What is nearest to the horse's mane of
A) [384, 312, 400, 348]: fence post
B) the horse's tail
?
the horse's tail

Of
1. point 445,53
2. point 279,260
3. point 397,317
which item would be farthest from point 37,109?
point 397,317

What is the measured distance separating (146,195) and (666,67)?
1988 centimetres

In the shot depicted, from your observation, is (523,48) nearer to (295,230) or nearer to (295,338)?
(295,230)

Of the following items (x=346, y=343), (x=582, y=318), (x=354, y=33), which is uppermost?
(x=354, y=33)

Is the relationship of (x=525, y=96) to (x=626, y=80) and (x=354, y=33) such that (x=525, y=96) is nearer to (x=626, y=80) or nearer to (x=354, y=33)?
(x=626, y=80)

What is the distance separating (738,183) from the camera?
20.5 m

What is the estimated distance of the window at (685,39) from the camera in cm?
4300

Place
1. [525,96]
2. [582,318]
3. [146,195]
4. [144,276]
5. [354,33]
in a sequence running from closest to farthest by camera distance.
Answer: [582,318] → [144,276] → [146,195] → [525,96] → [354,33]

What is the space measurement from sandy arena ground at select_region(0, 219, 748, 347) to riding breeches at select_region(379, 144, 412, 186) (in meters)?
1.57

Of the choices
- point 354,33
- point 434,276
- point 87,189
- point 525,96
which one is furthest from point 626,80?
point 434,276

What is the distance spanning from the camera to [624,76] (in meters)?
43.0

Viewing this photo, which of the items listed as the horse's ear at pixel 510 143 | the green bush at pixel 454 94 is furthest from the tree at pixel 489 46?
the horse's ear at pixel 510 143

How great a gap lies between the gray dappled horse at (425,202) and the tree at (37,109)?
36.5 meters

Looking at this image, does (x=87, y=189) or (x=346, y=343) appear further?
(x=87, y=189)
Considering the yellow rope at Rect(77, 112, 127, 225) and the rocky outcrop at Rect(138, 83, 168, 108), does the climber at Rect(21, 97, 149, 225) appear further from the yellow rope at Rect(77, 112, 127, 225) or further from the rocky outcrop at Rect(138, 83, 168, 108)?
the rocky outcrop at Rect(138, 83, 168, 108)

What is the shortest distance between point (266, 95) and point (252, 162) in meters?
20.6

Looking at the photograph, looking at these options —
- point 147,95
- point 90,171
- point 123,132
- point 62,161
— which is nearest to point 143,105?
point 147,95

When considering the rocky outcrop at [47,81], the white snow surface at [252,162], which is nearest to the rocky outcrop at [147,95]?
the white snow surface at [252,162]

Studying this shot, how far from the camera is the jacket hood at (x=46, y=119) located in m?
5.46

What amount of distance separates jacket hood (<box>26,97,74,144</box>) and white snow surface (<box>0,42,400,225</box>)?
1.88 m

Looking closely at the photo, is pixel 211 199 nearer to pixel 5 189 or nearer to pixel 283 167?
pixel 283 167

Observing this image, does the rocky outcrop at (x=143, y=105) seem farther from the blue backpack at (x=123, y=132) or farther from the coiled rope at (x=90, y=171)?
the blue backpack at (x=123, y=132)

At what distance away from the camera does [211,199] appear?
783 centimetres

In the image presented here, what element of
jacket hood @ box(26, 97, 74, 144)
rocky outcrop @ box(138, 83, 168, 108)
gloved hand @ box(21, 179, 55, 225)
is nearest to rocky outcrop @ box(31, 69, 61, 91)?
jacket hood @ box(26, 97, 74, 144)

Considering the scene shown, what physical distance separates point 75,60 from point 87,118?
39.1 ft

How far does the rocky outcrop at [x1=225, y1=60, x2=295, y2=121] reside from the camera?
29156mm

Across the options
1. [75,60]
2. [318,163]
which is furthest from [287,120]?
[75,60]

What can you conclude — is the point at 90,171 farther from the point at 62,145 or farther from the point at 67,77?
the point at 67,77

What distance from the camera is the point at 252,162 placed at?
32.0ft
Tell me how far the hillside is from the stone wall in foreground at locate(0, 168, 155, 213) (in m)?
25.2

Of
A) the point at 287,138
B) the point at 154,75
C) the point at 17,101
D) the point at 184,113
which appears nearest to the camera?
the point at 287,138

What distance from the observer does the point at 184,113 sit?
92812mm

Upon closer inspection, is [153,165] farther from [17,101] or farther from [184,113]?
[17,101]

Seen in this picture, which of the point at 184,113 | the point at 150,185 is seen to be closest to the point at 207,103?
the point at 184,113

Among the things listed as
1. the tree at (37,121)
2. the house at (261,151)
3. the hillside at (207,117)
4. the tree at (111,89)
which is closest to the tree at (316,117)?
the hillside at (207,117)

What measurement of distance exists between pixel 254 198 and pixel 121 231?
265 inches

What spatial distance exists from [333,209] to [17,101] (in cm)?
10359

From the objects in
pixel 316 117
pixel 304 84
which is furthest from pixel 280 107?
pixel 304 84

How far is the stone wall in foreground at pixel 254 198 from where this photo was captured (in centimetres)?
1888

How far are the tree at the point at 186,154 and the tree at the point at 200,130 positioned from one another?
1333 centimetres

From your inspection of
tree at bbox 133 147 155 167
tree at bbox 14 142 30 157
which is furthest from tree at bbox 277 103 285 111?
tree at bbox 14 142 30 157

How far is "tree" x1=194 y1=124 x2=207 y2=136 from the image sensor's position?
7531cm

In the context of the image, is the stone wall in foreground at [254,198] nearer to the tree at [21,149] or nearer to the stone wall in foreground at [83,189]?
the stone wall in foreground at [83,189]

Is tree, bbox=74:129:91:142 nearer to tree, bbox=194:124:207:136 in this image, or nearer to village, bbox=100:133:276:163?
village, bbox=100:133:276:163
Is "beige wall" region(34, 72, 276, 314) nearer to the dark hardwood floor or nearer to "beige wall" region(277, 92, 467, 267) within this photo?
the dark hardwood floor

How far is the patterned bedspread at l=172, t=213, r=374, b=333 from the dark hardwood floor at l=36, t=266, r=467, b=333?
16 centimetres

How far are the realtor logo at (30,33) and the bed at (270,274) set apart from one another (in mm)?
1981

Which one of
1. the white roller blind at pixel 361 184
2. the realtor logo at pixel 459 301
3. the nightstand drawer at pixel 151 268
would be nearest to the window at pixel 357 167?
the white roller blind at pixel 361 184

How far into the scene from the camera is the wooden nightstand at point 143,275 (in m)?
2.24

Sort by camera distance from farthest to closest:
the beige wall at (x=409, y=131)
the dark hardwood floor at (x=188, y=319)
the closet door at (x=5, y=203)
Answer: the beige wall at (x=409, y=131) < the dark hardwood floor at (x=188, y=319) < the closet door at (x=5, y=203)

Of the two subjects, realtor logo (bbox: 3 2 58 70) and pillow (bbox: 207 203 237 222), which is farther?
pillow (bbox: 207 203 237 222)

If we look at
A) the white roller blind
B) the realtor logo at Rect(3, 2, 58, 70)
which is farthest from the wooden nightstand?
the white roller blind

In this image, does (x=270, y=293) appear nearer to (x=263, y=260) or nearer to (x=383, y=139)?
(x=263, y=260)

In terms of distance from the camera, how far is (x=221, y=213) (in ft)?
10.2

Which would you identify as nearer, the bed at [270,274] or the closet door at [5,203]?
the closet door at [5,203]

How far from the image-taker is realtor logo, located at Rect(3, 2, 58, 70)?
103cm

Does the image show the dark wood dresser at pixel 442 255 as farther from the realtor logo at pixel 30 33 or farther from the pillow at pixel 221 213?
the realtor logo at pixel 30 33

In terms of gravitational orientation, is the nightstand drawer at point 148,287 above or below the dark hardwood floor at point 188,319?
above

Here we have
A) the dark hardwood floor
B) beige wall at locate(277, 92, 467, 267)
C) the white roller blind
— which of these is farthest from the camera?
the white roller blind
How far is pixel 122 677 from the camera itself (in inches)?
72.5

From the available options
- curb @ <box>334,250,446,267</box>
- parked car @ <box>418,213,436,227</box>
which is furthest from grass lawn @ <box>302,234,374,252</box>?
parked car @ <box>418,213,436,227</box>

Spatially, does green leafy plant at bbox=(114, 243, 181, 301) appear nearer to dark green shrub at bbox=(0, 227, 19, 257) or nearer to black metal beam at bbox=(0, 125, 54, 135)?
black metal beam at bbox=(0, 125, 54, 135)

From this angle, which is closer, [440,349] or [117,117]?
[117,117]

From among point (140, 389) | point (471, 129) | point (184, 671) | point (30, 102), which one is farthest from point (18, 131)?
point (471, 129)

----

Stated problem: Extract every line from the one with "Sort by camera" down to the final line above, both included, exactly as written.

Answer to the exercise:
Sort by camera distance from farthest to closest:
the beige wall at (x=409, y=131)
the dark hardwood floor at (x=188, y=319)
the closet door at (x=5, y=203)
Answer: the beige wall at (x=409, y=131) < the dark hardwood floor at (x=188, y=319) < the closet door at (x=5, y=203)

Of the two subjects, realtor logo (bbox: 3 2 58 70) and pillow (bbox: 207 203 237 222), which is farther?
pillow (bbox: 207 203 237 222)

If we look at
A) the white roller blind
B) the realtor logo at Rect(3, 2, 58, 70)
which is farthest from the wooden nightstand?
the white roller blind

In this image, does (x=270, y=293) appear nearer to (x=263, y=260) or nearer to (x=383, y=139)?
(x=263, y=260)

In terms of distance from the camera, how far is (x=221, y=213) (in ft)?
10.2

Which would you identify as nearer, the bed at [270,274] or the closet door at [5,203]?
the closet door at [5,203]

How far from the image-taker is realtor logo, located at Rect(3, 2, 58, 70)?
103cm

Does the image show the dark wood dresser at pixel 442 255 as farther from the realtor logo at pixel 30 33 or farther from the pillow at pixel 221 213?
the realtor logo at pixel 30 33

In terms of gravitational orientation, is the nightstand drawer at point 148,287 above or below the dark hardwood floor at point 188,319?
above

Here we have
A) the dark hardwood floor
B) beige wall at locate(277, 92, 467, 267)
C) the white roller blind
— which of these is farthest from the camera?
the white roller blind
How far is pixel 122 677 from the camera itself (in inches)?
72.5

From the available options
- curb @ <box>334,250,446,267</box>
- parked car @ <box>418,213,436,227</box>
which is furthest from grass lawn @ <box>302,234,374,252</box>?
parked car @ <box>418,213,436,227</box>

Spatially, does green leafy plant at bbox=(114, 243, 181, 301) appear nearer to dark green shrub at bbox=(0, 227, 19, 257) or nearer to black metal beam at bbox=(0, 125, 54, 135)?
black metal beam at bbox=(0, 125, 54, 135)

From this angle, which is closer, [440,349] or [117,117]?
[117,117]

From among point (140, 389) | point (471, 129) | point (184, 671) | point (30, 102), which one is farthest from point (18, 131)?
point (471, 129)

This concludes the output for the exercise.